┌─ PASSAGE SHOWN
Ironically (tragically?), the year’s best sample of that old Modest Mouse hit has gone largely unnoticed.
Enter the final track of newcomer Cities Aviv’s debut LP, Digital Lows. Over a narcotized Blackbird Blackbird cover of “Float On,” the 21 year-old Memphis emcee throws down a performance that sounds more like the closing of a life chapter than an album closer. After stringing together a number of memorable two-liners and asserting through distortion that he “had to hit ‘em with that modern man sound,” Cities Aviv spirals downward. One line he’s assuring his beloved that he’ll walk through fire and acid for her; a few seconds later—like some egotistical man who’s been jilted one too many times—he begs his listener to “never let this world tell you love can’t fail.” It’s quite the dichotomy, too expansive to be fully appreciated with just one listen.
This dichotomy, though, is what makes Digital Lows so artful, so interesting. The album begins with an instrumental title track comprised of things that fly: birds chirping and what sounds like a jumbo jet rumbling by overhead. Likewise, on the very next track, Cities Aviv first vocalizes—“And you can find me in the clouds.” This would be a rather standard boast without considering the track’s morbid, telling title: “Black Box.” What follows is an ambiguous narrative, an emcee who at once feels invincible and damned. At one point, he even rhymes “ 21, this is the realest shit I ever wrote / I sit enamored while the world goes up in smoke,” rosily putting his own near-prodigal abilities into a fatal perspective.
In fact, “Black Box” might best represent the entirety of the thematic content of Digital Lows: a young, gifted rapper who has no choice but to reject environmental constructs and what they entail. This, because they usually entail his death, or his being surrounded by corny rappers, or his never being recognized, or even his missing a chance with a girl six years his elder (“Meet Me on Montrose (For Ex-Lovers Only)”).
└─
┌─ PROVIDED MATERIAL
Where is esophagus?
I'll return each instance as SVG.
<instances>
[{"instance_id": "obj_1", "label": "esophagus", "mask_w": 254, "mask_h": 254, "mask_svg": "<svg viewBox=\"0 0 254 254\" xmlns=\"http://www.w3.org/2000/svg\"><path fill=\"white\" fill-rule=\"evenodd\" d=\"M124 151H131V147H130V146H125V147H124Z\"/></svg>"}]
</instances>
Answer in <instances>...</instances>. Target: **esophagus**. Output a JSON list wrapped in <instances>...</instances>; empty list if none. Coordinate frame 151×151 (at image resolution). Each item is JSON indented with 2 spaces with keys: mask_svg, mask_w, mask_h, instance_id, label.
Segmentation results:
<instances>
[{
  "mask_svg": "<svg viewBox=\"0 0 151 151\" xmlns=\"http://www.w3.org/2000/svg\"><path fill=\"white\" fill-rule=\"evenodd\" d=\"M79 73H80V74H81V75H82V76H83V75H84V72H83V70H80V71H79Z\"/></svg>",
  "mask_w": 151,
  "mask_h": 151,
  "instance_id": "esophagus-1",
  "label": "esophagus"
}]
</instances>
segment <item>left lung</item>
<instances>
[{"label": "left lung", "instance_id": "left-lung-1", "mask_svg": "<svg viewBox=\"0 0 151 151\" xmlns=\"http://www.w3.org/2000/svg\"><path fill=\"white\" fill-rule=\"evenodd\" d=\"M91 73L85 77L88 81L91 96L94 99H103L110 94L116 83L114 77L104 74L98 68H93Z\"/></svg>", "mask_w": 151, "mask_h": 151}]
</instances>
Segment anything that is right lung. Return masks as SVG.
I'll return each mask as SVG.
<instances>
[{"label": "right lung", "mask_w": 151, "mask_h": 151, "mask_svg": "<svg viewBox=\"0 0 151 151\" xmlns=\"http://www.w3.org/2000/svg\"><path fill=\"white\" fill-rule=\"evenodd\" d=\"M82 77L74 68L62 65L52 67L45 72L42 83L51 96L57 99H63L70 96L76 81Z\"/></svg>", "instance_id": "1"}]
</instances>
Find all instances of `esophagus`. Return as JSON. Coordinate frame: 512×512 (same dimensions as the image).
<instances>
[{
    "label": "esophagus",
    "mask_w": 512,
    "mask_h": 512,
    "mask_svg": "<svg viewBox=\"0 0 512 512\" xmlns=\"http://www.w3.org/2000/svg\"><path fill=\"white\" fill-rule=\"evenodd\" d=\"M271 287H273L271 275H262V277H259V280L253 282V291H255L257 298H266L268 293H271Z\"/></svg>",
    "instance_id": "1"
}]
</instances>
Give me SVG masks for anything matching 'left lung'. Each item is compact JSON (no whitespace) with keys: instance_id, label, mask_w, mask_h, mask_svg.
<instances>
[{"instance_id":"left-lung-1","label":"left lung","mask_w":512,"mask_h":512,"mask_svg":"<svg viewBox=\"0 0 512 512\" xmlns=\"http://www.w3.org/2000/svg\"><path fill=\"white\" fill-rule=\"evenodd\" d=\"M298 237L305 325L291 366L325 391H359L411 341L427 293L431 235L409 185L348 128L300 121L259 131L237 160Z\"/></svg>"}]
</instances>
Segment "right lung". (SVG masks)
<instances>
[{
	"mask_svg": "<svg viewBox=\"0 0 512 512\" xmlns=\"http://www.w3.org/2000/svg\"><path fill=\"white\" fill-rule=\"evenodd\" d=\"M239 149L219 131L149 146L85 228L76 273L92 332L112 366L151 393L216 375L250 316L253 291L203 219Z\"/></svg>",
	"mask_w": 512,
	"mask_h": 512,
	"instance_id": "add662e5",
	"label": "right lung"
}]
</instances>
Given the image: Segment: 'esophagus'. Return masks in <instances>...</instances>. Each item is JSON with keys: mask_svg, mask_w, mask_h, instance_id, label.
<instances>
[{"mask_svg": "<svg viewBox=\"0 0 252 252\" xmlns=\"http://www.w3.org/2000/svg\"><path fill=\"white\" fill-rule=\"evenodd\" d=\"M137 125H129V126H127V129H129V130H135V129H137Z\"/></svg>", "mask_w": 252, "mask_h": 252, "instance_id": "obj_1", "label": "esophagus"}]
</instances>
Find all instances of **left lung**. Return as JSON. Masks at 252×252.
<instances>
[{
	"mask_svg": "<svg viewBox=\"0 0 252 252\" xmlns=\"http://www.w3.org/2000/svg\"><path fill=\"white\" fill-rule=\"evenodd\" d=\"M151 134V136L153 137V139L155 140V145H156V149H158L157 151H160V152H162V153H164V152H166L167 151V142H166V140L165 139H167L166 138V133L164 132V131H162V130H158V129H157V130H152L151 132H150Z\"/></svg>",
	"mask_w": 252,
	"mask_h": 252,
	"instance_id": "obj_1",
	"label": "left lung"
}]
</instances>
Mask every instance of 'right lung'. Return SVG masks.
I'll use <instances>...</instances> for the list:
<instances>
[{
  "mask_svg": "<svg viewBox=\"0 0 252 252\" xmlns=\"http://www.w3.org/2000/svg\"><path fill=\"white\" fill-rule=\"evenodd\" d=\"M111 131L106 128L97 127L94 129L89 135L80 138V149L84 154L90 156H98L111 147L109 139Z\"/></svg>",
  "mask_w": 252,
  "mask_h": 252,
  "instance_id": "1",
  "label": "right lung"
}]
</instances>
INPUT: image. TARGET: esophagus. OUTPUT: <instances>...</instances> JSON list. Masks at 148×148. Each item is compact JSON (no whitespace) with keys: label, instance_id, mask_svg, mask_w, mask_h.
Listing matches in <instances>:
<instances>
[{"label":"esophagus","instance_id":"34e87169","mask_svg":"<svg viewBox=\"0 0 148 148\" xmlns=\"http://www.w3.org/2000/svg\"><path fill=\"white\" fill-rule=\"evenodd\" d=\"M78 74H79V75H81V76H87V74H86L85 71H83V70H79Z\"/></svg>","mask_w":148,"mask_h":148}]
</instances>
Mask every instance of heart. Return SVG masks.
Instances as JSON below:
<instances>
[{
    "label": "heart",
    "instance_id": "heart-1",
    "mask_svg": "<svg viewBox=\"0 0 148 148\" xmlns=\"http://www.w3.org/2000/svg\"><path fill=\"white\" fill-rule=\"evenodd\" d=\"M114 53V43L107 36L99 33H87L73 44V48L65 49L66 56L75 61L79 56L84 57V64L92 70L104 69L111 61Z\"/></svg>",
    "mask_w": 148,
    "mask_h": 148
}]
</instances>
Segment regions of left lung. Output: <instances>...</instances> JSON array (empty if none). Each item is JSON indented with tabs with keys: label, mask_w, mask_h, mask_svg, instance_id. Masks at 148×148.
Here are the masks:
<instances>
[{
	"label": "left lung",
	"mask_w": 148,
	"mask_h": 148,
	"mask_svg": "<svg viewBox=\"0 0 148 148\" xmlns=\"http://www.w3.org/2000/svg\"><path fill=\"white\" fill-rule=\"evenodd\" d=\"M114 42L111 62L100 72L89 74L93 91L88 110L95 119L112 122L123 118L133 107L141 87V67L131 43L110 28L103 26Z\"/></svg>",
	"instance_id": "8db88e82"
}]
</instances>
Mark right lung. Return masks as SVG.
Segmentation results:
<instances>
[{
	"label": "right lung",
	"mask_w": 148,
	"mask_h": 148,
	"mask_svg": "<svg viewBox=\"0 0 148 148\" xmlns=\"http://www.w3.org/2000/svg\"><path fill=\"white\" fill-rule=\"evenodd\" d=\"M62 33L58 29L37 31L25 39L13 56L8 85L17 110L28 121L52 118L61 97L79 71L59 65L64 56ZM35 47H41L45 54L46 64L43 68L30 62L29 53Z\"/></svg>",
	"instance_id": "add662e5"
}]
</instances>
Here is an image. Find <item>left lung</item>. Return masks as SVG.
└─
▸ **SET TASKS**
[1] According to the review of Digital Lows, what is the title of the track on which Cities Aviv first vocalizes?
[2] List every outcome that the review of Digital Lows says environmental constructs usually entail for the rapper.
[3] Extend the review of Digital Lows beyond its final sentence.

▸ **FINAL ANSWERS**
[1] "Black Box"

[2]
- His death
- His being surrounded by corny rappers
- His never being recognized
- His missing a chance with a girl six years his elder

[3]
Though, with so many varied obstacles, it shouldn’t come as a surprise that Cities Aviv never retains the same form for too long. A boastful, nearly breathless growl on “FuckEverybodyhere” immediately gives way to a more laid back, vulnerable flow on “Jaguar”; sharp, cynical vocals on “ Doom x Gloom” are quickly followed with a warm, enchanted performance on “Meet Me on Montrose.”
But it’s not just Cities Aviv’s voice that gets swapped up from song to song. The lyrical content is often drastically different between neighboring tracks. The instrumentals range from the Stomp-sounding “Die Young,” to “Meet Me on Montrose”—which features a sample from perhaps the least “hard” duo of all-time, the Alessi Brothers (yeah, brothers)—to “Voyeurs,” which with just a few less bpms could easily be mistaken for an Odd Future rip. Many tracks end with a short, mostly unrelated instrumental that begs to be looped out and torn. In short, Digital Lows listens like a cinematic variety show.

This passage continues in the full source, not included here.